In Chapter 13, when the Monster discovers its own ugliness and realizes people have been judging it based on its appearance rather than its nature, he describes the experience of gaining this knowledge through personification and simile: 

Of what a strange nature is knowledge! It clings to the mind when it has once seized on it like a lichen on the rock. I wished sometimes to shake off all thought and feeling.

Simile

In Chapter 2, Victor uses a simile of a rushing torrent to describe how his extreme thirst for knowledge began:

For when I would account to myself for the birth of that passion, which afterwards ruled my destiny, I find it arise, like a mountain river, from ignoble and almost forgotten sources; but, swelling as it proceeded, it became the torrent which, in its course, has swept away all my hopes and joys.

Writing Style

The plot of the novel is epistolary. The story is narrated through the first-person accounts of Captain Walton, Victor Frankenstein, and the monster himself. Moreover, Frankenstein is also a frame story. It means a story framed or surrounded by another story or a series of stories.

The novel’s style, typical of Gothic literature, is characterized by elevated, formal, and emotional language. All throughout Frankenstein, characters express intense feelings of fear, love, and hatred. At times the novel’s style is poetic, for example in Letter 2, when Walton describes himself as lonely in a letter to his sister:

You may deem me romantic, my dear sister, but I bitterly feel the want of a friend. I have no one near me, gentle yet courageous, possessed of a cultivated as well as of a capacious mind, whose tastes are like my own, to approve or amend my plans.

Mood

The mood of Frankenstein is overall melodramatic and somber, and is expressed primarily through psychological imagery that reflects protagonist Victor Frankenstein’s mental and emotional state at the time. This is exemplified in the following passage from Chapter 5, after Victor creates the Monster and leaves his apartment, horrified:

Morning, dismal and wet, at length dawned, and discovered to my sleepless and aching eyes the church of Ingolstadt, its white steeple and clock, which indicated the sixth hour. The porter opened the gates of the court, which had that night been my asylum, and I issued into the streets, pacing them with quick steps, as if I sought to avoid the wretch whom I feared every turning of the street would present to my view.
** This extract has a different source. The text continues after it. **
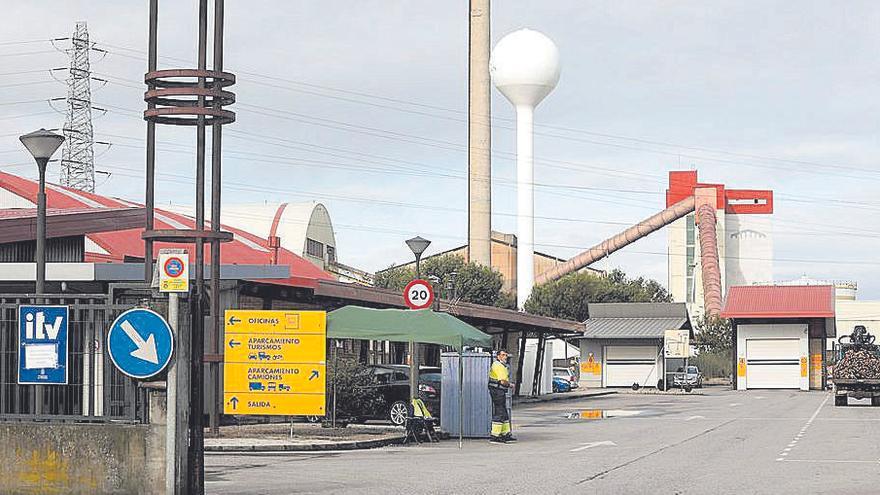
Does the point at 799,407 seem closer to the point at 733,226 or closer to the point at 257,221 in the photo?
the point at 257,221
I did not dare return to the apartment which I inhabited, but felt impelled to hurry on, although drenched by the rain which poured from a black and comfortless sky.

Motif

The letters Robert Walton writes to his sister Margaret Saville, which follow his journey through the Arctic, frame the novel. This is an example of a frame story, a unifying tale in which other stories appear. Walton’s letters are an important narrative device that allow readers to gain a more complex perspective on the story’s events. They serve the very practical purpose of introducing Victor Frankenstein and giving Frankenstein an opportunity to tell his story—the heart of the novel.

Setting

Frankenstein was written during the Industrial Revolution, a period of scientific advancement and progress that completely transformed society. The novel reflects anxieties about the nature of scientific discovery and suggests scientific enlightenment has a chaotic side and doesn’t always transform society for the better.